# TASK:
Repeat the whole listing exactly as it appears.

# RECORDS FOR PROCESSING:

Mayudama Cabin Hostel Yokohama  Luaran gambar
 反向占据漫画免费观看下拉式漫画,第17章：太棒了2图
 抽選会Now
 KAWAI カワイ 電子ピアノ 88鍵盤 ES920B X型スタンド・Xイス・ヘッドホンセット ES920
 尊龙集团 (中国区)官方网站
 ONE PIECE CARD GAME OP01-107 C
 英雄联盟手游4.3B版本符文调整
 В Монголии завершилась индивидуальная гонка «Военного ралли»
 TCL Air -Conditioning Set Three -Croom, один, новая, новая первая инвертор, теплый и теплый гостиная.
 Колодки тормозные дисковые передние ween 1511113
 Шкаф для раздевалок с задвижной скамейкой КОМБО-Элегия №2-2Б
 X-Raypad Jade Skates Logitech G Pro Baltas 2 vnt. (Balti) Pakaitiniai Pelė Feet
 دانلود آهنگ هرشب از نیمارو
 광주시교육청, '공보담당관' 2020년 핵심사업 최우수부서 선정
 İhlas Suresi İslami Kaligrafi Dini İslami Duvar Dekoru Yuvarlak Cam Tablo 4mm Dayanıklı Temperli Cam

# ANSWER SECTION:
Mayudama Cabin Hostel Yokohama  Luaran gambar
 反向占据漫画免费观看下拉式漫画,第17章：太棒了2图
 抽選会Now
 KAWAI カワイ 電子ピアノ 88鍵盤 ES920B X型スタンド・Xイス・ヘッドホンセット ES920
 尊龙集团 (中国区)官方网站
 ONE PIECE CARD GAME OP01-107 C
 英雄联盟手游4.3B版本符文调整
 В Монголии завершилась индивидуальная гонка «Военного ралли»
 TCL Air -Conditioning Set Three -Croom, один, новая, новая первая инвертор, теплый и теплый гостиная.
 Колодки тормозные дисковые передние ween 1511113
 Шкаф для раздевалок с задвижной скамейкой КОМБО-Элегия №2-2Б
 X-Raypad Jade Skates Logitech G Pro Baltas 2 vnt. (Balti) Pakaitiniai Pelė Feet
 دانلود آهنگ هرشب از نیمارو
 광주시교육청, '공보담당관' 2020년 핵심사업 최우수부서 선정
 İhlas Suresi İslami Kaligrafi Dini İslami Duvar Dekoru Yuvarlak Cam Tablo 4mm Dayanıklı Temperli Cam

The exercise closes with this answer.